What this task involves - Only one stretch of the data below is wanted: the lines starting at the one with "Subjective estimation or" and ending at the one with "Answer (YES/NO): NO", both included, given again exactly.

Saved entries -

* * * * *

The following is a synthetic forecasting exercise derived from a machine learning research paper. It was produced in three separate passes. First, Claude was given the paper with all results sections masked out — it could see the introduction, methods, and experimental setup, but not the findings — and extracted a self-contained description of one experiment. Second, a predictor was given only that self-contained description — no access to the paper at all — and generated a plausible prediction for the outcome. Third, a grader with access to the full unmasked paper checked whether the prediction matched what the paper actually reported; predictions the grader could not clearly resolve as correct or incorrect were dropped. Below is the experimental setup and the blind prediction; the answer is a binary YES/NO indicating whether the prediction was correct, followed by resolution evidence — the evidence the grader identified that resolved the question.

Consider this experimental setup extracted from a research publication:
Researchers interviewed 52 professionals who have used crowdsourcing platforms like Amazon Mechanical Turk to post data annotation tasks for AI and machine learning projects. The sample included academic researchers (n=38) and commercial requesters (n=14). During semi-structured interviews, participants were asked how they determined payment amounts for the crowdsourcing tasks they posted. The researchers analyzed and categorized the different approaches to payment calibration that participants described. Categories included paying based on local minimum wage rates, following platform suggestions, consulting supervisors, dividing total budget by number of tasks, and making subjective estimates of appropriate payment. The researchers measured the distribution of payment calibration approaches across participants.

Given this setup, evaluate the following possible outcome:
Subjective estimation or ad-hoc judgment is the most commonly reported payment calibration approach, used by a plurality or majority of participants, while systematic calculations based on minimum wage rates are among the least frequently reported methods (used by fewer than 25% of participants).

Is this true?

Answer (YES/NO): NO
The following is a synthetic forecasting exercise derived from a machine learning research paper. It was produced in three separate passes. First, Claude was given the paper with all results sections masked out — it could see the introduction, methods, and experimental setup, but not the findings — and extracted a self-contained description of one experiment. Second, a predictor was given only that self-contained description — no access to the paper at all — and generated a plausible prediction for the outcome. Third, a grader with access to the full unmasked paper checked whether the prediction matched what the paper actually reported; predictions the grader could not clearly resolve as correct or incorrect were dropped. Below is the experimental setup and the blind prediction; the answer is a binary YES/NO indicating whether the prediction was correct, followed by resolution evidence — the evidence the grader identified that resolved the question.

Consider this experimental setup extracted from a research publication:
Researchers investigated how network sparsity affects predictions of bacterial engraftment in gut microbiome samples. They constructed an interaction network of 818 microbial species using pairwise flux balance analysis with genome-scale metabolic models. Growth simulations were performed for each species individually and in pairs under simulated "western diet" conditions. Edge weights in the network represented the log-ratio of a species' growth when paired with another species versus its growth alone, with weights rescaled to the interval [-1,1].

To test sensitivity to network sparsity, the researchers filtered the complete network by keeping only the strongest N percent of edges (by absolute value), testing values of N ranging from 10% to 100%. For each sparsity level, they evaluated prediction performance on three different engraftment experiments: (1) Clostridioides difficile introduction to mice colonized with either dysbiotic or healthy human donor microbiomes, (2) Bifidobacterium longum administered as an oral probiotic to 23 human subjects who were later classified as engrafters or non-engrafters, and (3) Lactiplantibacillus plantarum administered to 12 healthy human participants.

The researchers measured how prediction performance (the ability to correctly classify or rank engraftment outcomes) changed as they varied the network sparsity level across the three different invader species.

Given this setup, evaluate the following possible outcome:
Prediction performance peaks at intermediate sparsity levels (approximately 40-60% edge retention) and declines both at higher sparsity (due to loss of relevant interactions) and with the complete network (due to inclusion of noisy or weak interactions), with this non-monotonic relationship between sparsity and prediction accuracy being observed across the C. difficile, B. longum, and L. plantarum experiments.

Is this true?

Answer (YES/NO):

* * * * *

Answer to the problem -
Subjective estimation or ad-hoc judgment is the most commonly reported payment calibration approach, used by a plurality or majority of participants, while systematic calculations based on minimum wage rates are among the least frequently reported methods (used by fewer than 25% of participants).

Is this true?

Answer (YES/NO): NO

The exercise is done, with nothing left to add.